## Activity
How many lines of the entries below contain the string "within"? State the number alone.

## Available records
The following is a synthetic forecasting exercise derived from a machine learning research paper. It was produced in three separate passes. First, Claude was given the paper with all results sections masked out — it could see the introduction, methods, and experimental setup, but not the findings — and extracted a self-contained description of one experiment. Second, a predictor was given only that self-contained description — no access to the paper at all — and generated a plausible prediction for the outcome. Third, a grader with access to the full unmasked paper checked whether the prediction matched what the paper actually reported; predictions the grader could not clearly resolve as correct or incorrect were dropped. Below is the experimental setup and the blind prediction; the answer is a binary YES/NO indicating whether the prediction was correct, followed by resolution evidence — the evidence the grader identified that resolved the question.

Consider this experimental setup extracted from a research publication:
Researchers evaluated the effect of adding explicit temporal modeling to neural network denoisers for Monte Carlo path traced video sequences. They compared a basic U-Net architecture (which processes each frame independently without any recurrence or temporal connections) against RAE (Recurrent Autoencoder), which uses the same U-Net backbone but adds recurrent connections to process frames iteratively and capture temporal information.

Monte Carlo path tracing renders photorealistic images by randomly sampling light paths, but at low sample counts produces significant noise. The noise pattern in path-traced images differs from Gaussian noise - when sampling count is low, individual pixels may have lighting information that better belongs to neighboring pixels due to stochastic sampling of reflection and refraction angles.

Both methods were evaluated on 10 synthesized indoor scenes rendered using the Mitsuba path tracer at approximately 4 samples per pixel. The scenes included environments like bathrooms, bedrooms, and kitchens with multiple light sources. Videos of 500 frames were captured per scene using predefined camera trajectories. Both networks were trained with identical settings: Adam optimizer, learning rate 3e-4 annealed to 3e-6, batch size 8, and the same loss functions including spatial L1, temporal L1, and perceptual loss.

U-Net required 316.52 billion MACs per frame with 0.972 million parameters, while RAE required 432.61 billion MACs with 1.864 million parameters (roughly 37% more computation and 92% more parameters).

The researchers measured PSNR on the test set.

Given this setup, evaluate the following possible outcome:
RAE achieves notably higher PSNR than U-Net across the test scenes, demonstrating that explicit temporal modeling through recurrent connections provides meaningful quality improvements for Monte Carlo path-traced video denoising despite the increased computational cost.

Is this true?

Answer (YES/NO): NO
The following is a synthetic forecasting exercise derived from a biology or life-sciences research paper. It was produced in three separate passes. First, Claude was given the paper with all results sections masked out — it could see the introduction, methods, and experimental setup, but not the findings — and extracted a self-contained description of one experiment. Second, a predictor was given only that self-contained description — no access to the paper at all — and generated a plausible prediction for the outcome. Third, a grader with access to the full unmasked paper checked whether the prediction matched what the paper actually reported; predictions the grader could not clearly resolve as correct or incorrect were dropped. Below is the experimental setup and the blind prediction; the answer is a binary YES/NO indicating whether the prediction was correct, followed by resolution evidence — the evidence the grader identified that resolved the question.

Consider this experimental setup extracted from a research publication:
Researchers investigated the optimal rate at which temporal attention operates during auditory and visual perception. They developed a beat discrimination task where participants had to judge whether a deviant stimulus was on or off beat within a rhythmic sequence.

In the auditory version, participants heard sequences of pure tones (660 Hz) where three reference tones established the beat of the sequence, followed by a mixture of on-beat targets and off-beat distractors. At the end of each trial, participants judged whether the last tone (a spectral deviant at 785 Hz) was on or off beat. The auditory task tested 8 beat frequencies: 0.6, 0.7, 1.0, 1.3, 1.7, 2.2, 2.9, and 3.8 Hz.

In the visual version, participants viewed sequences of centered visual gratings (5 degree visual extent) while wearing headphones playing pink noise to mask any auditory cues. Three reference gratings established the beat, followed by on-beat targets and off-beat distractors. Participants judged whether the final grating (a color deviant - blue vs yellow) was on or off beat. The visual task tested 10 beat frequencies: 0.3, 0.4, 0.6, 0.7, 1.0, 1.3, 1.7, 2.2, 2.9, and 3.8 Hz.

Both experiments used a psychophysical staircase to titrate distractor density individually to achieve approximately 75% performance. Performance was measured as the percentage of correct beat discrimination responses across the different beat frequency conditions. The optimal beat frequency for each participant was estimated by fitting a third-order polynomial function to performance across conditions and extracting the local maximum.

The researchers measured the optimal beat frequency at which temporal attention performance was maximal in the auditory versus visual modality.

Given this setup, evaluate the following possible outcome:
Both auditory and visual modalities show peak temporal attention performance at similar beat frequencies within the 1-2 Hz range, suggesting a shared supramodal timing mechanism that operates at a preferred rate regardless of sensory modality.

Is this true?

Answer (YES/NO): NO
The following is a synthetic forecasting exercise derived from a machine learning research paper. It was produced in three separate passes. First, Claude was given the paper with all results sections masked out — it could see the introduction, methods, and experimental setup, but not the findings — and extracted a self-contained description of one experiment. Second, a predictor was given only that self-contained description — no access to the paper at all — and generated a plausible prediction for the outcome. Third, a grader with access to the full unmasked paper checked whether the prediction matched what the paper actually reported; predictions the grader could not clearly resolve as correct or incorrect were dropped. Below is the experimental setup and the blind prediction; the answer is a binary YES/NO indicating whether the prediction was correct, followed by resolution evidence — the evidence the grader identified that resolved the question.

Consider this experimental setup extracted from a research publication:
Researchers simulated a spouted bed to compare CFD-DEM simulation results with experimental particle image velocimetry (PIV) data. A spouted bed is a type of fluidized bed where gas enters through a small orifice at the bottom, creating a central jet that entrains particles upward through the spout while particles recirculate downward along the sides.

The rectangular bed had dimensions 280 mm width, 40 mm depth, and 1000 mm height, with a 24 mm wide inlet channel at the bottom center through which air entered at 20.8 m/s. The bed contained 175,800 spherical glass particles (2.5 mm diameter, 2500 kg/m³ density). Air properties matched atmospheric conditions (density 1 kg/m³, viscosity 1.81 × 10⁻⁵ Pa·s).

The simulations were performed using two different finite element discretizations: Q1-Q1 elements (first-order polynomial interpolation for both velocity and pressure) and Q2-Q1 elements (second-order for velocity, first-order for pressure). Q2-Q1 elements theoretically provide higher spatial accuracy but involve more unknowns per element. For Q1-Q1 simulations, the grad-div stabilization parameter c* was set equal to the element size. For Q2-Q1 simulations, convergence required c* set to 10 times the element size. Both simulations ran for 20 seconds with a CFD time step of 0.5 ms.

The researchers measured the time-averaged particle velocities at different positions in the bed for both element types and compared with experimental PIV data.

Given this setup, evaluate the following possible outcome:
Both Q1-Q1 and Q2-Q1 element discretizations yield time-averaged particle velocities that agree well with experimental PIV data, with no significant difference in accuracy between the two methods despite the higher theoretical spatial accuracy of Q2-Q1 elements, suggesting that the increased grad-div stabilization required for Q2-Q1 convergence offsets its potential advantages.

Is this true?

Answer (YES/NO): NO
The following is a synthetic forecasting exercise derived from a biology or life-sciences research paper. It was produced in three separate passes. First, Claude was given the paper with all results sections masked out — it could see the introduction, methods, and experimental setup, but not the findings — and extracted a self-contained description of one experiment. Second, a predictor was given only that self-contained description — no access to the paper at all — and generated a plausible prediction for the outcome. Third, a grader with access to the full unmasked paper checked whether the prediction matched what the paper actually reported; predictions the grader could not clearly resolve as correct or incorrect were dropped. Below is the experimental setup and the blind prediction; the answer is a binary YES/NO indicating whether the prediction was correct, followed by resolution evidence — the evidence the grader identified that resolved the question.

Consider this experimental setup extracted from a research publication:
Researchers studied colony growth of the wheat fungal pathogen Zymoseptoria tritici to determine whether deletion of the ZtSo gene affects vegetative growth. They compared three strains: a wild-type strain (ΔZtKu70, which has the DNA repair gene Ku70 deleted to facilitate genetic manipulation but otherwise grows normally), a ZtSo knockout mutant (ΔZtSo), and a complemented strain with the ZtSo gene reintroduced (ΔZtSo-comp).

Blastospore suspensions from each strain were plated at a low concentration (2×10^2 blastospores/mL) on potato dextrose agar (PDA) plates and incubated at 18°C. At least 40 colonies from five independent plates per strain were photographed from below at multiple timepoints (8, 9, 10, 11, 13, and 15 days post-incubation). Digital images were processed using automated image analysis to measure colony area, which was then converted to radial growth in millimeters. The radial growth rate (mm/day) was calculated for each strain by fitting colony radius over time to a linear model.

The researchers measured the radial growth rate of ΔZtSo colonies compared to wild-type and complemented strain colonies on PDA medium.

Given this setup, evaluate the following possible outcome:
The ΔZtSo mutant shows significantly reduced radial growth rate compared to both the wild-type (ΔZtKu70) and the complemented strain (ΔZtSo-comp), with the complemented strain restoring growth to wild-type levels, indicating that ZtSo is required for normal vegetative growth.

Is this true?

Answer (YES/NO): NO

## Answer space
2